Pollution from miniscule pieces of plastic, or microplastics, have been a growing concern for scientists, public health advocates and environmentalists as these nondegradable items have increasingly made their way into waterways and even the air we breathe.
Now, a team of Florida State University researchers is looking at what inhalation and ingestion of these tiny particles can do to humans on the cellular level. Researchers found that exposure to microplastics for only a few days caused human lung cells to slow down their metabolism and growth, change shapes, and decluster so that gaps exist in what is typically a solid sheet of cells. The findings raise questions about the long-term effects of microplastics on human health, particularly for those who already have respiratory conditions.
Their research is published in Chemical Research in Toxicology.
“Plastics are very useful materials for daily life — they’re indispensable,” said FSU Professor of Chemistry and Biochemistry Qing-Xiang “Amy” Sang. “But as humans we want to live healthy lives, so we need to think of ways to minimize the potential adverse effects of plastics.”
As interest in microplastics grew, Sang and her team began thinking about how the inhalation and ingestion of these miniscule materials, simply by breathing, could affect human cells. Research specialist Joan Hare, doctoral students Kerestin Goodman and Timothy Hua, and former FSU graduate student Zahraa Khamis ultimately decided to focus their efforts on polystyrene, a type of plastic commonly used in disposable cutlery, takeout boxes and medical items such as test tubes or petri dishes.
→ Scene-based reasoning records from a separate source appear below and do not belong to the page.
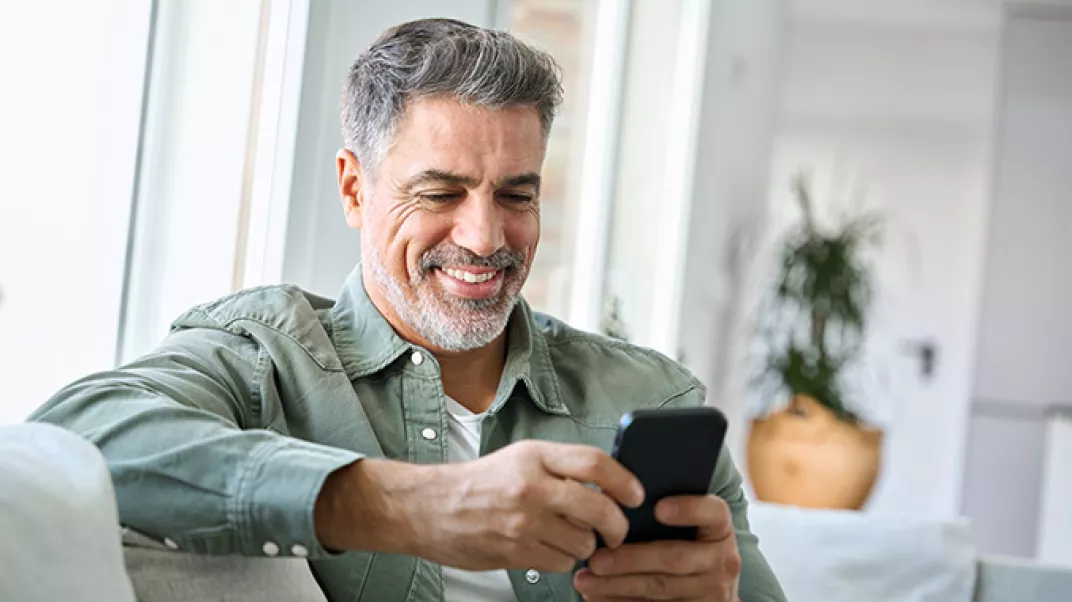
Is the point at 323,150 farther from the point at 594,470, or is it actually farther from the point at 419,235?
the point at 594,470

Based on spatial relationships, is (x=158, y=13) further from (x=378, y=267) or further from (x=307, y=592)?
(x=307, y=592)

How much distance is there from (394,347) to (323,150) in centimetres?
72

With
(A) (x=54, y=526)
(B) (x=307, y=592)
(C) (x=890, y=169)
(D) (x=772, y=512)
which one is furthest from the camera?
(C) (x=890, y=169)

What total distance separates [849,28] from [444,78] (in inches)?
236

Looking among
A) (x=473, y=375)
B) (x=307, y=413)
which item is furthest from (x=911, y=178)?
(x=307, y=413)

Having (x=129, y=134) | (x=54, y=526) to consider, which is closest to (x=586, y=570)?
(x=54, y=526)

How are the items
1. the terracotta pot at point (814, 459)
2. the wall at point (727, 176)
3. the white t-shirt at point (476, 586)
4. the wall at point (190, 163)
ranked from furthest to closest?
the terracotta pot at point (814, 459)
the wall at point (727, 176)
the wall at point (190, 163)
the white t-shirt at point (476, 586)

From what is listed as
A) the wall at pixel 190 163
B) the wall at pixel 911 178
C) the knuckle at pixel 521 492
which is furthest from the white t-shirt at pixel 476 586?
the wall at pixel 911 178

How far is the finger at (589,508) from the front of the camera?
0.95m

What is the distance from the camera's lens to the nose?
5.19ft

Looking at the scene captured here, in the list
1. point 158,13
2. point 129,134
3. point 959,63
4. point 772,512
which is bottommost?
point 772,512

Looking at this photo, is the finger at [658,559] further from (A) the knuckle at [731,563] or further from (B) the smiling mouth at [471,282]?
(B) the smiling mouth at [471,282]

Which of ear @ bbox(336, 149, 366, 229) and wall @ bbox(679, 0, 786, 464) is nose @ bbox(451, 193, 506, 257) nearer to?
ear @ bbox(336, 149, 366, 229)

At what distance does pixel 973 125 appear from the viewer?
6887 millimetres
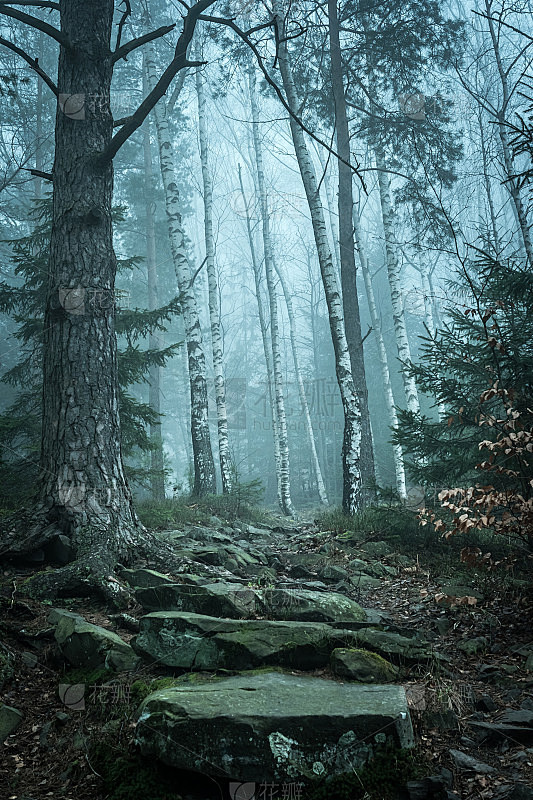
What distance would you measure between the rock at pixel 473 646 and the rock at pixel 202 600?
1.56 metres

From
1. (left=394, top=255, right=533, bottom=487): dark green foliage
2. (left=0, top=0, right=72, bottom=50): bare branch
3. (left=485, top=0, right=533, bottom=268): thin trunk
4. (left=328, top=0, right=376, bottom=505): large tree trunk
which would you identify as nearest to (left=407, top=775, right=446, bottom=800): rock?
(left=394, top=255, right=533, bottom=487): dark green foliage

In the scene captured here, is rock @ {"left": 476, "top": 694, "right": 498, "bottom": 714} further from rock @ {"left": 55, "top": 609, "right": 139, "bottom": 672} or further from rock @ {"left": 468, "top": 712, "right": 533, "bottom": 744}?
rock @ {"left": 55, "top": 609, "right": 139, "bottom": 672}

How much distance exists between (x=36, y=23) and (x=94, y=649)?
593 cm

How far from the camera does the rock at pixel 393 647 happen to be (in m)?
3.52

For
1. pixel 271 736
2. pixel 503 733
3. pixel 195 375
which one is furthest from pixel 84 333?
pixel 195 375

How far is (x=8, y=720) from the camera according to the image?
3074 mm

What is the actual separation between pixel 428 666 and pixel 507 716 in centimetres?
56

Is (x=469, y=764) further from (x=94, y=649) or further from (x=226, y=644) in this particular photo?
(x=94, y=649)

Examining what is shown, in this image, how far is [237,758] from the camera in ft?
8.34

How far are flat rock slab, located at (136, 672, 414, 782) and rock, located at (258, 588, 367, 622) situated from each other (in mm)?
1293

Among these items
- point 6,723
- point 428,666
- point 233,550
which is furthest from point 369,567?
point 6,723

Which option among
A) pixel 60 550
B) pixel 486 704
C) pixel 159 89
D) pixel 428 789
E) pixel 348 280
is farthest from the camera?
pixel 348 280

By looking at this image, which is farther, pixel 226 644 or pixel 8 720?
pixel 226 644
“Polystyrene exists in many single-use items because it’s very sturdy,” Hare said. “But the very thing that makes it useful, makes it persist in the environment. And when those items are littered, it grinds into the soil and blows out into the air.”
The team exposed lung cells in a petri dish to small amounts of polystyrene at levels that are commonly found in the environment and found that though the plastic didn’t cause cell death, it caused some interesting changes. After only a few days, they found that the cell’s metabolic processes had slowed down, cell proliferation was inhibited, the shape of the cell morphed and the delustering had occurred. Additionally, the team found that the microplastic particles were uptaken by the cells and had formed a ring around the nucleus in the cell.
“Microplastics didn’t kill the cells, but the cells were definitely not acting normal,” Goodman said.
The research team said this study is a first step in understanding the effects of microplastics on human health, but that the findings really underscore previously raised concerns about the effects of microplastics, particularly for individuals with respiratory disorders like lung cancer, asthma, emphysema, pneumonia, fibrosis or chronic obstructive pulmonary disease (COPD).
The migration of the plastics toward the nucleus also raises interesting scientific questions for the team to consider going forward.
“We saw this attraction to the nucleus happening after only 24 hours and so now we really want to look at why are these pieces going there and what’s happening once they get there,” Goodman said.
Researchers cautioned that though they exposed the cells to common environmental levels of microplastics, they were directly exposed to the cells in a liquid solution. The process of breathing in and out could not be mimicked and could potentially affect the amount that an individual inhales and ingests.
“We don’t want to overstate the harmful effects of microplastics on human health,” Sang said. “The reason plastics are widely used is because they’re good materials for industry, construction, medical and research supplies, and consumer products. But there may be some long-term undesirable effects that could be especially detrimental to growing babies and people with lung diseases. We need to investigate so we have a better understanding of the potential cost to human health.”
Sang holds an endowed professorship in FSU’s College of Arts and Sciences created specifically for a talented faculty member working in cancer research. Endowed professorships from generous donors allow Florida State to attract and retain top faculty, like Sang. Funds from that professorship were used for this research.